Passage provided —
* start *

06-30-2016 01:28 PM
I'm relatively new to Scala. In the past, I was able to do the following python:
def foo(p1, p2):
import datetime as dt
dt.datetime(2014, 4, 17, 12, 34)
result = [
(1, "1", 1.1, dt.datetime(2014, 4, 17, 1, 0)),
(2, "2", 2.2, dt.datetime(2014, 4, 17, 2, 0)),
(3, "3", 3.3, dt.datetime(2014, 4, 17, 3, 0))
]
return result
Now I register it to a UDF:
from pyspark.sql.types import *
schema = ArrayType(
StructType([
StructField('int' , IntegerType() , False),
StructField('string' , StringType() , False),
StructField('float' , IntegerType() , False),
StructField('datetime', TimestampType() , False)
])
)
sqlContext.registerFunction("foo", foo, schema)
Finally, here is how I intend to use it:
sqlContext.sql("""
select
a.foo_output.int as f_int
, a.foo_output.float as f_float
, a.foo_output.string as f_string
, a.foo_output.datetime as f_datetime
from (select explode(foo(1, 7)) as foo_output) a
""").show()
This actual works in pyspark as shown above. See
I was not able to get the same thing to work in scala. Can anyone point me to the proper way to do this in scala/spark. When I tried to register the schema:
def foo(p1 :Integer, p2 :Integer)
: Array[Tuple4[Int, String, Float, Timestamp]] =
{
val result = Array(
(1, "1", 1.1f, new Timestamp(2014, 4, 17, 1, 0, 0, 0)),
(2, "2", 2.2f, new Timestamp(2014, 4, 17, 2, 0, 0, 0)),
(3, "3", 3.3f, new Timestamp(2014, 4, 17, 3, 0, 0, 0))
);
return result;
}
// register to Spark
val foo_schema = ArrayType(StructType(Array(
StructField("int" , IntegerType , false),
StructField("string" , StringType , false),
StructField("float" , FloatType , false),
StructField("datetime", TimestampType, false)
))

* end *

Record set —
* start *

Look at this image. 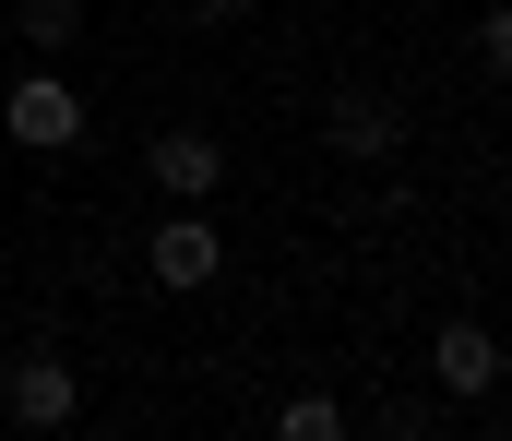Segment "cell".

* end *
* start *

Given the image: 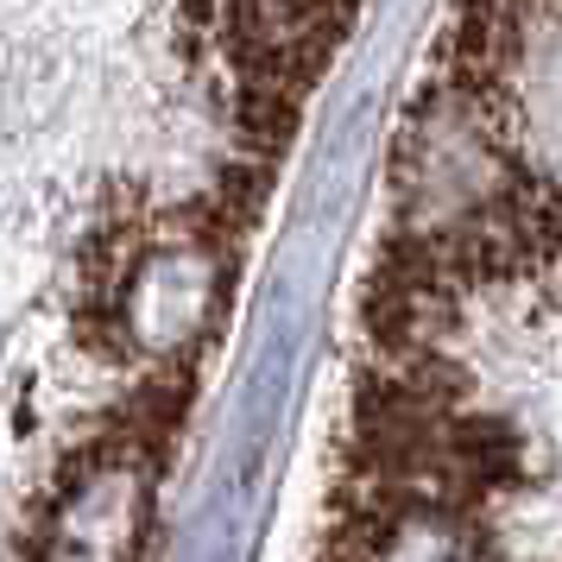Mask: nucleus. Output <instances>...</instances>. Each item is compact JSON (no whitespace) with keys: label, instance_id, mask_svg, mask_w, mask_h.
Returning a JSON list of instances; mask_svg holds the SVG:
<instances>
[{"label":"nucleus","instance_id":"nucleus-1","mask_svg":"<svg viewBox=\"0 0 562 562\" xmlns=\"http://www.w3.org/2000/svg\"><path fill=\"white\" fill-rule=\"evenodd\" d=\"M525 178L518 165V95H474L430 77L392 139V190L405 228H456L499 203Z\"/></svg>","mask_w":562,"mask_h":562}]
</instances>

* end *

Exercises —
a - Reproduce the portion of the Spark UDF thread starting with "This actual works" and going on through "17, 3, 0, 0, 0))".
b - In the Spark UDF thread, condense the paragraph beginning "I was not able to get the same thing to work in scala" into a shorter version that keeps its main points.

Solutions to the exercise —
a -
This actual works in pyspark as shown above. See
I was not able to get the same thing to work in scala. Can anyone point me to the proper way to do this in scala/spark. When I tried to register the schema:
def foo(p1 :Integer, p2 :Integer)
: Array[Tuple4[Int, String, Float, Timestamp]] =
{
val result = Array(
(1, "1", 1.1f, new Timestamp(2014, 4, 17, 1, 0, 0, 0)),
(2, "2", 2.2f, new Timestamp(2014, 4, 17, 2, 0, 0, 0)),
(3, "3", 3.3f, new Timestamp(2014, 4, 17, 3, 0, 0, 0))

b - I couldn't get this working in Scala. What is the correct way to do it in Scala/Spark? Here is my attempt at registering the schema: